静まりの時 民数記17・1~5
日付:2023年09月08日(金)
「わたしが選ぶ人の杖は芽を出す。こうしてわたしは、イスラエルの子らがあなたがたに向かって言い立てている不平を、わたし自身から遠ざけ、鎮める。」(5)
イスラエルの民はモーセとアロンに対して不平を言います(たとえば16章1~3節)。神さまはその不平を鎮めるために不思議な方法をとられました。それぞれの部族の指導者が杖を取り、それに名前を記します。レビの杖にはアロンの名前を記します。神さまが選んだ者の杖は芽を出す、というのです。果たしてアロンの杖が芽吹き、つぼみをつけ、花を咲かせ、アーモンドの実を結びました。
主はモーセに言われた。「アロンの杖をあかしの箱の前に戻して、逆らう者たちへの戒めのために、しるしとせよ。彼らの不平をわたしから全くなくせ。彼らが死ぬことのないようにするためである。」(10)

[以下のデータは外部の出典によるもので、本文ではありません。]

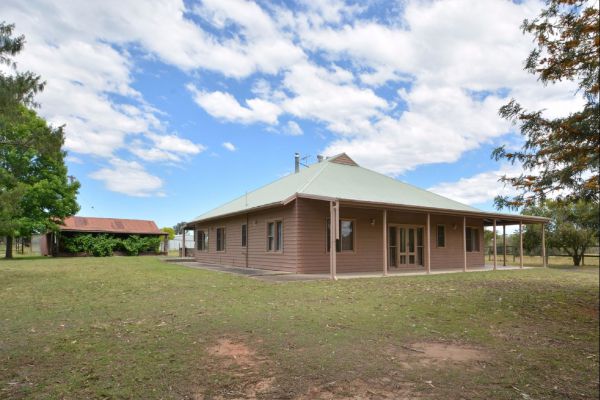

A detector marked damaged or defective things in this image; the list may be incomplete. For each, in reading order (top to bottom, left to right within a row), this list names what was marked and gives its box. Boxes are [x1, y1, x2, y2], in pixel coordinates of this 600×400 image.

rusty corrugated shed [60, 217, 165, 236]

神さまは、そのアロンの杖を見ることによって、自分たちの不平を鎮めるように、自分たちの不平によって自らが死んでしまうことのないように、と民を導かれました。
民はいろいろなことでモーセとアロンに不平を言いました。それを鎮めるために神さまがなさったことは、アロンは神さまが選んだ存在である、ということを確かにされたということでしょう。それは秩序を明らかにされた、ということではないかと思います。

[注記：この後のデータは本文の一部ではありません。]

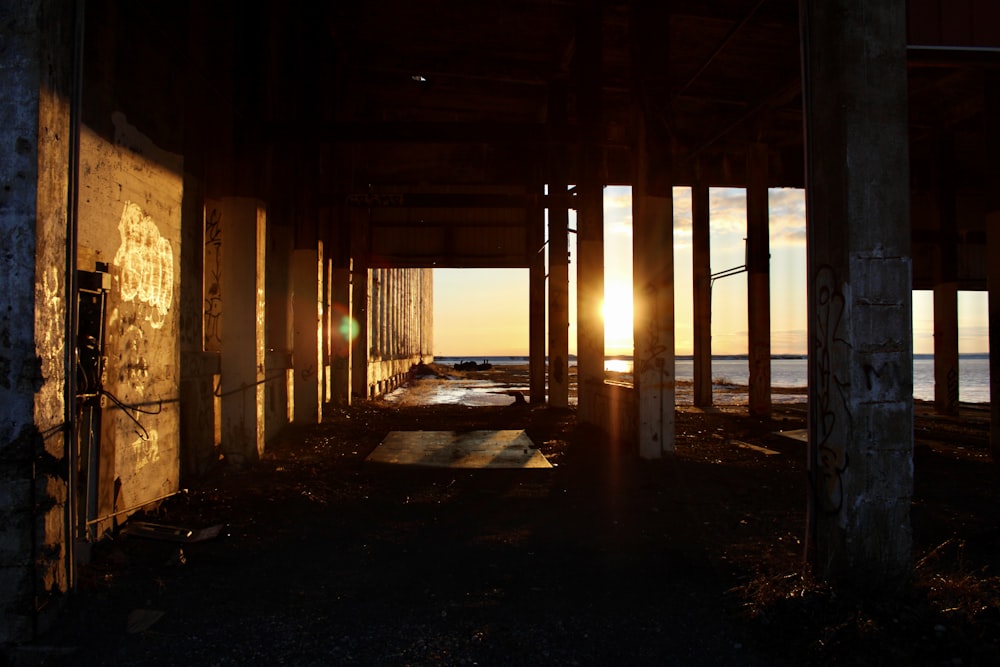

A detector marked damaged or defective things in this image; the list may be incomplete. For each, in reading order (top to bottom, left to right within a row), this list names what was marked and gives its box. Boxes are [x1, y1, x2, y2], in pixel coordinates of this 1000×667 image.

人間が10人いれば10通りの意見があるでしょう。共に生きるということを考えないのであれば、それぞれが好き勝手に自分の思うことを語り行動していればいいのかもしれません。しかし共に生きようとするならば、さらにはこのイスラエルのように、約束の地に行くために共に旅をしているならば、秩序が必要である、ということでしょう。

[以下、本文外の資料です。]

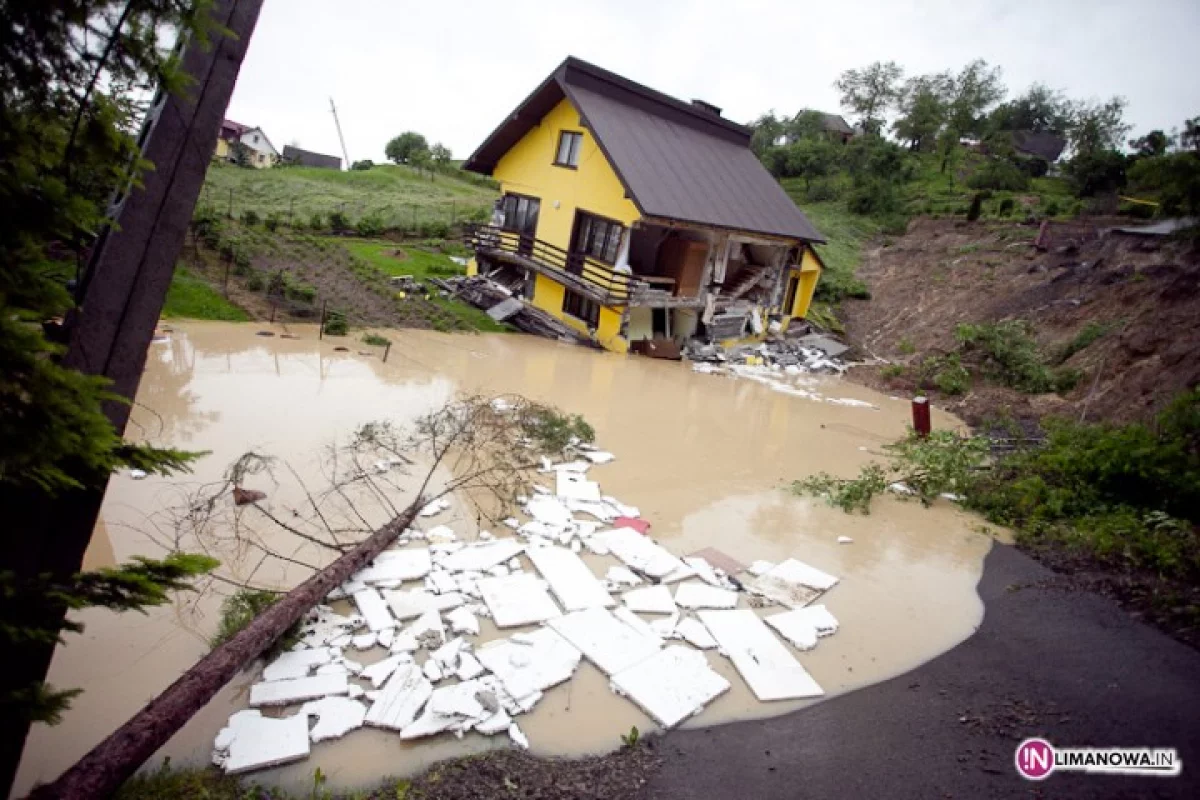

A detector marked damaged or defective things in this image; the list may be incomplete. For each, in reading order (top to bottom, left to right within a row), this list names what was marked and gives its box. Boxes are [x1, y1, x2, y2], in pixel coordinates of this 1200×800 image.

damaged yellow house [465, 56, 825, 352]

自由な時代を迎えています。個人の自由が尊重されることは大切なことです。不満があるときにはそれを申し出ることも大切なことでしょう。しかし個人の自由は、個人の願望の放縦を生み、教会ではたびたび混乱が起こりました。第一コリント書を読むと初代教会も例外ではありませんでした。教会はその都度神さまの秩序を確認し平和を取り戻そうとしました。私たちが信じる神さまは秩序を大切にされる方なのです。
「神は混乱の神ではなく、平和の神なのです。」(第一コリント14・33)
共同訳2018では「神は無秩序の神ではなく、平和の神だからです。」(同)
秩序が失われると平和が失われます。平和を取り戻すためには秩序を取り戻すことが大切です。
今日このアロンの杖にあたるものとして想像が許されるとすれば、イエスさまの十字架ではないでしょうか。私たちはイエスさまの十字架を見上げ、そこに語られた神さまの御心を教えられます。十字架による新しい秩序、といってもよいかもしれません。この世の考え方を超えた十字架による新しい秩序によって教会は平和のなかに前進します。
民数記の16章と17章は、翻訳聖書によってその節に違いがあります。新改訳の16章36~50節は、共同訳では17章1~15節となっています。